Spatial reasoning dataset excerpts
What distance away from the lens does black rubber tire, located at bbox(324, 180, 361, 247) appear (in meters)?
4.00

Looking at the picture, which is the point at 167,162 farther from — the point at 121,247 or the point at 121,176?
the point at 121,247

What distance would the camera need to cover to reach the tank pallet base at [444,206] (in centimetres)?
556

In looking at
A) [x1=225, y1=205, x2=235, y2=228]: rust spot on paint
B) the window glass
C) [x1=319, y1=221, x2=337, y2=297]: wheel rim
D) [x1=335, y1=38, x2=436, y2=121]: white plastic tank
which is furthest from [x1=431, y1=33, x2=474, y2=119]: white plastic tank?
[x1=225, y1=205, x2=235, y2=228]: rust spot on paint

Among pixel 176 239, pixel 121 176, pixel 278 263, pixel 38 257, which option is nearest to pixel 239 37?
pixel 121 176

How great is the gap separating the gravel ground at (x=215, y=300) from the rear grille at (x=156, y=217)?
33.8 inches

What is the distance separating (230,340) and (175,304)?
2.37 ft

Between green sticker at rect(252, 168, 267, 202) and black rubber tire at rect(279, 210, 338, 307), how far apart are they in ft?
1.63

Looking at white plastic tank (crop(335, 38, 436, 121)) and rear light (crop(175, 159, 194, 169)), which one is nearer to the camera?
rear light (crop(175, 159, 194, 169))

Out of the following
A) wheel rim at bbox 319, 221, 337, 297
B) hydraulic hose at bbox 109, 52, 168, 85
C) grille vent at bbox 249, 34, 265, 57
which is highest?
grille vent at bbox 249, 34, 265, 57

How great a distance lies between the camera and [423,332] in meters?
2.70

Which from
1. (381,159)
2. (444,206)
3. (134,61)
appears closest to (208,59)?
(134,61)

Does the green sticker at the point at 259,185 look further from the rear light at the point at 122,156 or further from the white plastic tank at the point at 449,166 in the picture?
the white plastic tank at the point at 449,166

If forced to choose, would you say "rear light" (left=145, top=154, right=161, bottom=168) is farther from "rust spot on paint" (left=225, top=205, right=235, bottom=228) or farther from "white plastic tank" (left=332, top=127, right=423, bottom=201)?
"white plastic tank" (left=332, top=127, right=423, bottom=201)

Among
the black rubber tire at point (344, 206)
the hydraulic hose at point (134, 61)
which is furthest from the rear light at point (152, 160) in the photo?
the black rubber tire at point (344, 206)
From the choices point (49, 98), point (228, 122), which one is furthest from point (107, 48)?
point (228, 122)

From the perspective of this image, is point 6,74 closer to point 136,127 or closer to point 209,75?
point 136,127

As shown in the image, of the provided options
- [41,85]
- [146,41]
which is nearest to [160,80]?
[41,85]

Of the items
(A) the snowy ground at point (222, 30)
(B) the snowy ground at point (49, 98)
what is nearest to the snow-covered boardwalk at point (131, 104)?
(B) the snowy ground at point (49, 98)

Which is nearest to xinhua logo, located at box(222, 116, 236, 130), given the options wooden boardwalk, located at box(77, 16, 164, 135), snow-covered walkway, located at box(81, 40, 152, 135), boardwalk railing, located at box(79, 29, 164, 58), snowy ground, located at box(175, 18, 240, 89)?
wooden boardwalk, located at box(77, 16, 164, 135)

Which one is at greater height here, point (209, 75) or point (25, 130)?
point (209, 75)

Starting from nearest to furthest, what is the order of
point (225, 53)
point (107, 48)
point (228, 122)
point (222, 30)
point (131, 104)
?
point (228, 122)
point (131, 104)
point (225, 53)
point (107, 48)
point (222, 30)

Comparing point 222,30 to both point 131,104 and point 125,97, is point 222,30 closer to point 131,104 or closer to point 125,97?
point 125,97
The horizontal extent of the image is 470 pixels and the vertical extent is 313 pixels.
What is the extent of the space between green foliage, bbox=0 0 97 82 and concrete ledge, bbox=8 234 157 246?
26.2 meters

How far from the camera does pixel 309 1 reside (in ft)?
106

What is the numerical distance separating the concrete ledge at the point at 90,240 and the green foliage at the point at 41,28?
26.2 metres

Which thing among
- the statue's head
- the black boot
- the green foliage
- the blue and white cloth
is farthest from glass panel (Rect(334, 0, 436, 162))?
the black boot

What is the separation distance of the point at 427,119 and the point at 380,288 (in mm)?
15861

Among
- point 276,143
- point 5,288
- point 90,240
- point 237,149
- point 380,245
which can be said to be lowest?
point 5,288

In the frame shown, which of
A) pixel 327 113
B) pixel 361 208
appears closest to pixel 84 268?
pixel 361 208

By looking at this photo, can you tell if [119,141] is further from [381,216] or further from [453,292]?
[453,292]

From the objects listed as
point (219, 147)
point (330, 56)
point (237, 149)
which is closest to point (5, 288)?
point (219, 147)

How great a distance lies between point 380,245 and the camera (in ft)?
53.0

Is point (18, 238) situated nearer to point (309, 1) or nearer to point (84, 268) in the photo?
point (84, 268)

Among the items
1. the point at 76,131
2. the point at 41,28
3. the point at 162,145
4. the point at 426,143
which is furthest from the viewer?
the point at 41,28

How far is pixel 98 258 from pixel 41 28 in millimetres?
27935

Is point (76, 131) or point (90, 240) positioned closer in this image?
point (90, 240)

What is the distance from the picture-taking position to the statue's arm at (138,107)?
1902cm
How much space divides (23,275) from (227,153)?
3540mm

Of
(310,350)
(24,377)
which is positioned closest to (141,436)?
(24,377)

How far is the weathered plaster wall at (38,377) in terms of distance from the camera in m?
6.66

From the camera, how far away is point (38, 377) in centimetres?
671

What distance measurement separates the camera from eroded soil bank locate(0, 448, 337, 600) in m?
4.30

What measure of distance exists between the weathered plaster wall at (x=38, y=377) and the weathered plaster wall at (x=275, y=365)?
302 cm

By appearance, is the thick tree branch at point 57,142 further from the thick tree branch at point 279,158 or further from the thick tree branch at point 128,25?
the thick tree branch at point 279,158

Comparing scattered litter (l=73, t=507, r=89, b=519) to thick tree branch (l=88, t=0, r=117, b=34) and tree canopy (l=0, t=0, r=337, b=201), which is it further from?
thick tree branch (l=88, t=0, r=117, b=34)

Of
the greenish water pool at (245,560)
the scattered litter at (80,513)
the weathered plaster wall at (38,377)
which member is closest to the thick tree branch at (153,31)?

TASK REQUIREMENTS: Reproduce the whole listing word for word.

TASK SOLUTION:
What distance away from the lens does black rubber tire, located at bbox(324, 180, 361, 247) appear (in meters)?
4.00

Looking at the picture, which is the point at 167,162 farther from — the point at 121,247 or the point at 121,176?
the point at 121,247

What distance would the camera need to cover to reach the tank pallet base at [444,206] (in centimetres)?
556

In looking at
A) [x1=225, y1=205, x2=235, y2=228]: rust spot on paint
B) the window glass
C) [x1=319, y1=221, x2=337, y2=297]: wheel rim
D) [x1=335, y1=38, x2=436, y2=121]: white plastic tank
which is furthest from [x1=431, y1=33, x2=474, y2=119]: white plastic tank?
[x1=225, y1=205, x2=235, y2=228]: rust spot on paint

Among pixel 176 239, pixel 121 176, pixel 278 263, pixel 38 257, which option is nearest to pixel 239 37?
pixel 121 176

How great is the gap separating the gravel ground at (x=215, y=300) from the rear grille at (x=156, y=217)?
33.8 inches

What is the distance separating (230,340) and (175,304)?
2.37 ft

Between green sticker at rect(252, 168, 267, 202) and black rubber tire at rect(279, 210, 338, 307), how far apart are they in ft?
1.63

Looking at white plastic tank (crop(335, 38, 436, 121)) and rear light (crop(175, 159, 194, 169)), which one is nearer to the camera?
rear light (crop(175, 159, 194, 169))

Out of the following
A) wheel rim at bbox 319, 221, 337, 297
B) hydraulic hose at bbox 109, 52, 168, 85
C) grille vent at bbox 249, 34, 265, 57
which is highest?
grille vent at bbox 249, 34, 265, 57

How great a distance lies between the camera and [423,332] in meters?
2.70

Which from
1. (381,159)
2. (444,206)
3. (134,61)
appears closest to (208,59)?
(134,61)

Does the green sticker at the point at 259,185 look further from the rear light at the point at 122,156 or further from the white plastic tank at the point at 449,166 in the picture?
the white plastic tank at the point at 449,166

If forced to choose, would you say "rear light" (left=145, top=154, right=161, bottom=168) is farther from "rust spot on paint" (left=225, top=205, right=235, bottom=228) or farther from "white plastic tank" (left=332, top=127, right=423, bottom=201)?
"white plastic tank" (left=332, top=127, right=423, bottom=201)

Among
the black rubber tire at point (344, 206)
the hydraulic hose at point (134, 61)
which is furthest from the rear light at point (152, 160) in the photo?
the black rubber tire at point (344, 206)
From the choices point (49, 98), point (228, 122), which one is furthest from point (107, 48)?
point (228, 122)

From the perspective of this image, is point 6,74 closer to point 136,127 or closer to point 209,75?
point 136,127

As shown in the image, of the provided options
- [41,85]
- [146,41]
which is nearest to [160,80]?
[41,85]

Of the items
(A) the snowy ground at point (222, 30)
(B) the snowy ground at point (49, 98)
what is nearest to the snow-covered boardwalk at point (131, 104)?
(B) the snowy ground at point (49, 98)

Which is nearest to xinhua logo, located at box(222, 116, 236, 130), given the options wooden boardwalk, located at box(77, 16, 164, 135), snow-covered walkway, located at box(81, 40, 152, 135), boardwalk railing, located at box(79, 29, 164, 58), snowy ground, located at box(175, 18, 240, 89)?
wooden boardwalk, located at box(77, 16, 164, 135)

Which one is at greater height here, point (209, 75) or point (25, 130)?
point (209, 75)

Starting from nearest to furthest, what is the order of
point (225, 53)
point (107, 48)
point (228, 122)
point (222, 30)
point (131, 104)
?
point (228, 122)
point (131, 104)
point (225, 53)
point (107, 48)
point (222, 30)

Comparing point 222,30 to both point 131,104 and point 125,97, is point 222,30 closer to point 131,104 or closer to point 125,97?
point 125,97
The horizontal extent of the image is 470 pixels and the vertical extent is 313 pixels.
What is the extent of the space between green foliage, bbox=0 0 97 82 and concrete ledge, bbox=8 234 157 246?
26.2 meters

How far from the camera does pixel 309 1 reside (in ft)?
106

What is the numerical distance separating the concrete ledge at the point at 90,240 and the green foliage at the point at 41,28?
26.2 metres

Which thing among
- the statue's head
- the black boot
- the green foliage
- the blue and white cloth
is farthest from glass panel (Rect(334, 0, 436, 162))?
the black boot

What is the separation distance of the point at 427,119 and the point at 380,288 (in mm)?
15861

Among
- point 276,143
- point 5,288
- point 90,240
- point 237,149
- point 380,245
which can be said to be lowest?
point 5,288

In the frame shown, which of
A) pixel 327 113
B) pixel 361 208
appears closest to pixel 84 268?
pixel 361 208

By looking at this photo, can you tell if [119,141] is further from [381,216] or further from [453,292]?
[453,292]

From the objects listed as
point (219, 147)
point (330, 56)
point (237, 149)
which is closest to point (5, 288)?
point (219, 147)

How great a distance lies between point 380,245 and the camera (in ft)?
53.0

Is point (18, 238) situated nearer to point (309, 1) or nearer to point (84, 268) in the photo?
point (84, 268)

Among the items
1. the point at 76,131
2. the point at 41,28
3. the point at 162,145
4. the point at 426,143
which is furthest from the viewer?
the point at 41,28

How far is pixel 98 258 from pixel 41 28 in millimetres?
27935

Is point (76, 131) or point (90, 240) positioned closer in this image?
point (90, 240)

What is the distance from the picture-taking position to the statue's arm at (138,107)?
1902cm
How much space divides (23,275) from (227,153)?
3540mm

Of
(310,350)
(24,377)
which is positioned closest to (141,436)?
(24,377)

How far is the weathered plaster wall at (38,377) in terms of distance from the camera in m?
6.66

From the camera, how far away is point (38, 377) in centimetres?
671

What distance measurement separates the camera from eroded soil bank locate(0, 448, 337, 600) in m?
4.30

What measure of distance exists between the weathered plaster wall at (x=38, y=377) and the weathered plaster wall at (x=275, y=365)?
302 cm

By appearance, is the thick tree branch at point 57,142 further from the thick tree branch at point 279,158 or further from the thick tree branch at point 128,25?
the thick tree branch at point 279,158

Comparing scattered litter (l=73, t=507, r=89, b=519) to thick tree branch (l=88, t=0, r=117, b=34) and tree canopy (l=0, t=0, r=337, b=201), which is it further from?
thick tree branch (l=88, t=0, r=117, b=34)

Of
the greenish water pool at (245,560)
the scattered litter at (80,513)
the weathered plaster wall at (38,377)
which member is closest to the thick tree branch at (153,31)?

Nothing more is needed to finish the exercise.